The majority suggests that nonviolent felonies are united by another characteristic relevant to the constitutionality of disarmament: that the commission of "mala in se felonies reflect[s] grave misjudgment and maladjustment." Maj. Op. at 450 (citation omitted). But that is just another way of saying that nonviolent felons have demonstrated a lack of virtue. Absent evidence that this lack of virtue is tied to a propensity for risky behavior that threatens public safety, it does not justify stripping them of their Second Amendment rights.
This assumes that the rate of violent arrest for mail fraudsters who reoffend tracks that of all white-collar criminals who reoffend. The governments' study doesn't speak to this question, underscoring the inability of the data provided to support the governments' arguments.

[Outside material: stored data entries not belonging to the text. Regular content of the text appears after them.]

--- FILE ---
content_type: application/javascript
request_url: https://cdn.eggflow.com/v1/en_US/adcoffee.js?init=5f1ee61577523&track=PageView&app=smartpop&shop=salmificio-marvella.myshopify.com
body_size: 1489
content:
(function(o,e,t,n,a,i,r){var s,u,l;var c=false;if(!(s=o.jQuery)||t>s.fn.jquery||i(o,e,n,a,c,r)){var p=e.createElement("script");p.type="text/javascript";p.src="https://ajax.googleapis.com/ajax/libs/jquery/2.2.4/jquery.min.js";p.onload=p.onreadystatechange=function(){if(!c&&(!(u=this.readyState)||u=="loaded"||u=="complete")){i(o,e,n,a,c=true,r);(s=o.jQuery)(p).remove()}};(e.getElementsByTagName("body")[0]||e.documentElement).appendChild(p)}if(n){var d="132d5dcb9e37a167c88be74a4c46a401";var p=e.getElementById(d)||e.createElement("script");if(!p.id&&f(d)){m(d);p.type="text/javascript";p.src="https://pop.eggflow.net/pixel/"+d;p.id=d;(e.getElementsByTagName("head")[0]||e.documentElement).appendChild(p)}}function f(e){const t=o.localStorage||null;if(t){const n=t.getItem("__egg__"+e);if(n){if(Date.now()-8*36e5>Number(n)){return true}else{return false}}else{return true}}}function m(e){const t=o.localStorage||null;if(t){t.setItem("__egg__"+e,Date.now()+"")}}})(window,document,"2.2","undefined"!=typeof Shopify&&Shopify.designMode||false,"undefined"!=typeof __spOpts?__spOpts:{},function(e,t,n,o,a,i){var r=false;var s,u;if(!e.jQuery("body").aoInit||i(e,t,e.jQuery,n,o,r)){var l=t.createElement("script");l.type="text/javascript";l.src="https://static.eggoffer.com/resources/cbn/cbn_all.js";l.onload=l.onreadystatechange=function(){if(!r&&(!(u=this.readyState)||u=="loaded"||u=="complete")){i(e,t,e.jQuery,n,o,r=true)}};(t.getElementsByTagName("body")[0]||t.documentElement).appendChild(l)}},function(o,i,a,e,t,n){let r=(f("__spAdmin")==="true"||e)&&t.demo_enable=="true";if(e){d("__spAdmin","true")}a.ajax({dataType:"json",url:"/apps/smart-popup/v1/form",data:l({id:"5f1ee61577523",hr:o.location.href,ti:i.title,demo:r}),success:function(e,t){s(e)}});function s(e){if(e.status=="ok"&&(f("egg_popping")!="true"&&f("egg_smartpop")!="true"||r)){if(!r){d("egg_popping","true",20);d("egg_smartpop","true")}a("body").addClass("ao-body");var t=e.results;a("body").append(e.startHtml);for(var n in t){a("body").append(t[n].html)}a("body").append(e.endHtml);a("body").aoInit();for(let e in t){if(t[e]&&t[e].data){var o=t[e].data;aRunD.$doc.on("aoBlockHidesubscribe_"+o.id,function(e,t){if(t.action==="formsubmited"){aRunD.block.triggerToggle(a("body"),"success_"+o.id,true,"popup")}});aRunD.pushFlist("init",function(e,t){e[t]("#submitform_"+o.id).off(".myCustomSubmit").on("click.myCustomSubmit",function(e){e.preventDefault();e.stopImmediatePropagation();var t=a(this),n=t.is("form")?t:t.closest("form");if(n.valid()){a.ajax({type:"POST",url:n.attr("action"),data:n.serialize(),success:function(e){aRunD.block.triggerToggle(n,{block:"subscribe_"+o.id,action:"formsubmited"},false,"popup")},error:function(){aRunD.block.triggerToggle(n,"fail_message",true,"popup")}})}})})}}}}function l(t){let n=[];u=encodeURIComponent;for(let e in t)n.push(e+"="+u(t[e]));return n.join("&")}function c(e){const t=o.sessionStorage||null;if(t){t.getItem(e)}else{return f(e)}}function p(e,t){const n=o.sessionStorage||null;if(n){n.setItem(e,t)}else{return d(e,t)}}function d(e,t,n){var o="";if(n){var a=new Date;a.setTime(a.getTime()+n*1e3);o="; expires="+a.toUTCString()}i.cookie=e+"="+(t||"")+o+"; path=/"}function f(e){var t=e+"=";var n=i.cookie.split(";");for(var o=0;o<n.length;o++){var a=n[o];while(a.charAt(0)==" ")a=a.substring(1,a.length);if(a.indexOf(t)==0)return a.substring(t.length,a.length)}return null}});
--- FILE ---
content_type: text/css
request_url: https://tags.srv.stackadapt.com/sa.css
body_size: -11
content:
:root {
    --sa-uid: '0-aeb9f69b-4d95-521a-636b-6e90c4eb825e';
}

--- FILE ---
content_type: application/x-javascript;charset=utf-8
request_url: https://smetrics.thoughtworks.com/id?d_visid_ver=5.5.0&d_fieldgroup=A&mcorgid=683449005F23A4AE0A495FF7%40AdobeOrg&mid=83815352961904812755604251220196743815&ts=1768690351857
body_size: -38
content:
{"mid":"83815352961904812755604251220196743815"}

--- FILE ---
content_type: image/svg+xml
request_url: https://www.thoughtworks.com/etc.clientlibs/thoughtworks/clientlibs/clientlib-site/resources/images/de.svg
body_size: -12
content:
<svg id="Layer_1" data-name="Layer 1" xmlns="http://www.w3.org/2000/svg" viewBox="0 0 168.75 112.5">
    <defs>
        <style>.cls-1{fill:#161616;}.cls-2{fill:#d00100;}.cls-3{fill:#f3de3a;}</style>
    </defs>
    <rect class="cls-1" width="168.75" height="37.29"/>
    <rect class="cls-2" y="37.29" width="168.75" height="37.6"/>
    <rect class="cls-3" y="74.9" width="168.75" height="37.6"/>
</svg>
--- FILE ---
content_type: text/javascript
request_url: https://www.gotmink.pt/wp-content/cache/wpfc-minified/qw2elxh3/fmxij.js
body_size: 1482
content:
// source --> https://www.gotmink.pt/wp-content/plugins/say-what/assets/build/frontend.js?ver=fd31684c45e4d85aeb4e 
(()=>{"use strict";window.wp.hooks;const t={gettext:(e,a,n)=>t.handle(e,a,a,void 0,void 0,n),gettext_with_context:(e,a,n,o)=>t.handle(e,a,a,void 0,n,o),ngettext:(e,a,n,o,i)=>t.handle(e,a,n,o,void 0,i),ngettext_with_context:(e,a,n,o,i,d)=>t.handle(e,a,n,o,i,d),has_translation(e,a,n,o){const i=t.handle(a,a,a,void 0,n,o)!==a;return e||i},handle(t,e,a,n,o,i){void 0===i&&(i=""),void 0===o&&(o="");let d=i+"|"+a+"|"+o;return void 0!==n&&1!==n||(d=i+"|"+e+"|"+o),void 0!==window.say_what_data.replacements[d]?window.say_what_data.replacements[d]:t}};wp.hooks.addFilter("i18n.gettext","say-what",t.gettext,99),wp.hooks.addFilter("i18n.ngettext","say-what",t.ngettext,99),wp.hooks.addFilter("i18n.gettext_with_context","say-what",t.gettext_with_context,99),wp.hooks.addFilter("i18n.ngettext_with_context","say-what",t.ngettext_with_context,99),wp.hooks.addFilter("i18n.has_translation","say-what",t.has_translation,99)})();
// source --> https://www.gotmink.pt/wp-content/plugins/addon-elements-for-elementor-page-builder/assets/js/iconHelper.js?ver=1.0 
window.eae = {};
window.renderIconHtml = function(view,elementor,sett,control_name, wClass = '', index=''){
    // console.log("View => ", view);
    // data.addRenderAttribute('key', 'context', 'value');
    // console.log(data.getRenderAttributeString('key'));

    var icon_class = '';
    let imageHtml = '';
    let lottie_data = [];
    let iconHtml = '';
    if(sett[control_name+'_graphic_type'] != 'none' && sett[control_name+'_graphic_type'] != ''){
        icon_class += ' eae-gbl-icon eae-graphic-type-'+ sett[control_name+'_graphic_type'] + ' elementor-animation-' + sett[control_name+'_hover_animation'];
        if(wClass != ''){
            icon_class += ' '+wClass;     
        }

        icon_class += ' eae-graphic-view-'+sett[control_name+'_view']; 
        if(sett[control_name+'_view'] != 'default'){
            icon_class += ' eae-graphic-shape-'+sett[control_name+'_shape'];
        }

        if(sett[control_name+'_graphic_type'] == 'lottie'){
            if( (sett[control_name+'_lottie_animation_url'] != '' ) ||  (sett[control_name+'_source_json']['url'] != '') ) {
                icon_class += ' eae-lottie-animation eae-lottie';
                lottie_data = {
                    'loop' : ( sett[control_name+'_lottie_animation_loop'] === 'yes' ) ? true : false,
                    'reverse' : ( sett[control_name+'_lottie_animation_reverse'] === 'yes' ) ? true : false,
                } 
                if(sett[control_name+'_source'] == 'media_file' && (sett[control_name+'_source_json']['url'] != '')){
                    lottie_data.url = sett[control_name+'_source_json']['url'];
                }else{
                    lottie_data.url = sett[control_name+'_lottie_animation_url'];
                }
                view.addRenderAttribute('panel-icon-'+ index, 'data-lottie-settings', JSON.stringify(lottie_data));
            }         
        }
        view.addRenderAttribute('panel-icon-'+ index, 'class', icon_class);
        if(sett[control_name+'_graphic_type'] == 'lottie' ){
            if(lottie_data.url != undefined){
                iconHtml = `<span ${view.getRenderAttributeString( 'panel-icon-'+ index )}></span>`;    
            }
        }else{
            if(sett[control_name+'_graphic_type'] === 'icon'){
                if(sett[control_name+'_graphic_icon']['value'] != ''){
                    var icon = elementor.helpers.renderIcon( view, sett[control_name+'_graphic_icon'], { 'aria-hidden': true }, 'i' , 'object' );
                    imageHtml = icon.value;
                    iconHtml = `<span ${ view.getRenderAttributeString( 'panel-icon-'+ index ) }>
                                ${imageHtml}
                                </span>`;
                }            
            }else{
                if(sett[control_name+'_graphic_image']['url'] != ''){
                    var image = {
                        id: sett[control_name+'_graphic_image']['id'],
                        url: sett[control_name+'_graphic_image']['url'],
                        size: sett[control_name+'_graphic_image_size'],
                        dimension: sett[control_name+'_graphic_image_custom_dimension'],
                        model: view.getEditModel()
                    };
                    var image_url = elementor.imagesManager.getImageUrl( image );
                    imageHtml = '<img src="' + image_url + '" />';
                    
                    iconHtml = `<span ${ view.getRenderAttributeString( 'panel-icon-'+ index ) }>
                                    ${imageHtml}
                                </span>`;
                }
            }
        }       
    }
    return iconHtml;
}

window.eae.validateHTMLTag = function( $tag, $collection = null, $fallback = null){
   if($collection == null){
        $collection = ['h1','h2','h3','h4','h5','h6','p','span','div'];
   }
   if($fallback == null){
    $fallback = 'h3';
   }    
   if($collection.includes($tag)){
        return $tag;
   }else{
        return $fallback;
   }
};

My analysis is limited to the total bans that Congress and the Wisconsin legislature enacted. It might be that this study or other evidence would support other, more limited intrusions on Kanter's Second Amendment right. But the constitutionality of a more limited measure (for example, a temporary ban or one that limits the places in which Kanter can have a gun) is not presented by this case.